What you are asked to do:
Write the data out in full and word for word. Do not include images.

Supplied data:
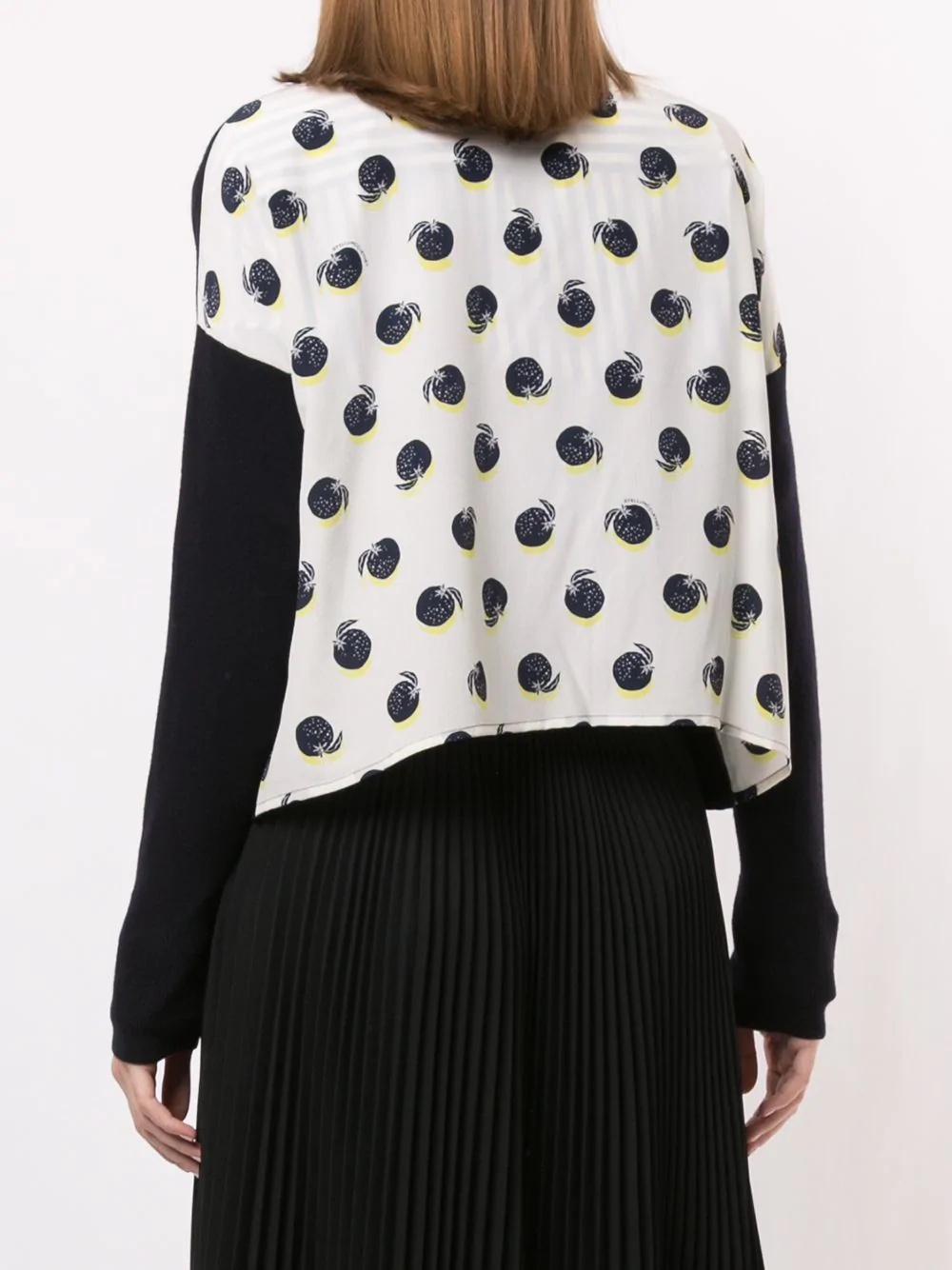 fruit print panel jumper - 4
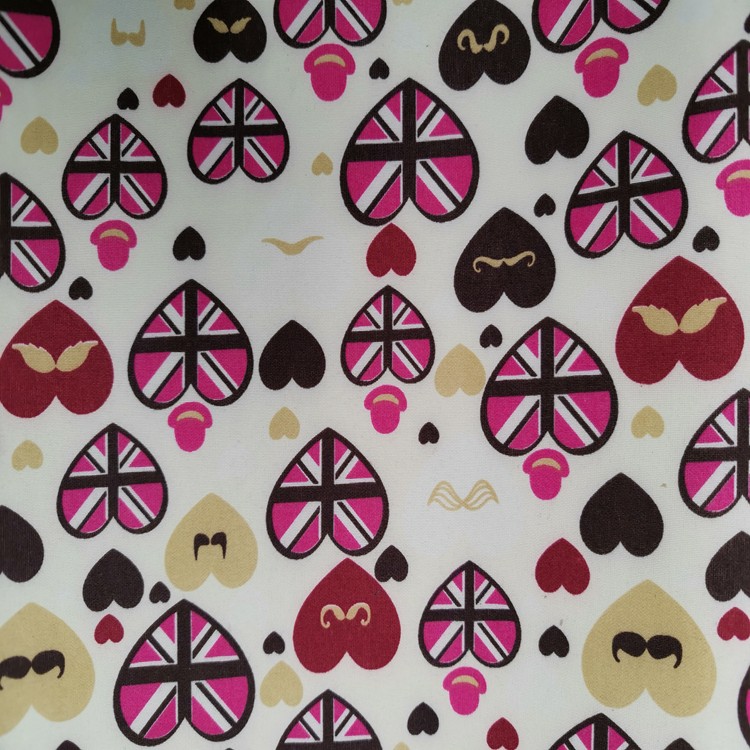Peach skin fleece printed 014 cosmetic bag material [minimum order of one piece] Abundant stock, factory direct sales detail image 9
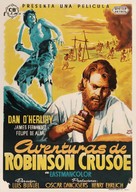 Robinson Crusoe - Spanish Movie Poster (xs thumbnail)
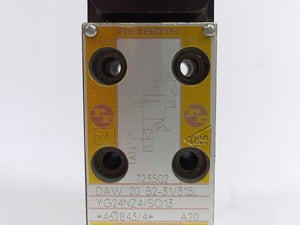 Rexroth Hydronorma DAW 20 B2-31/315 YG24NZ4/SO13 Pressure Relief Valve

Your solution:
 fruit print panel jumper - 4
Peach skin fleece printed 014 cosmetic bag material [minimum order of one piece] Abundant stock, factory direct sales detail image 9
 Robinson Crusoe - Spanish Movie Poster (xs thumbnail)
 Rexroth Hydronorma DAW 20 B2-31/315 YG24NZ4/SO13 Pressure Relief Valve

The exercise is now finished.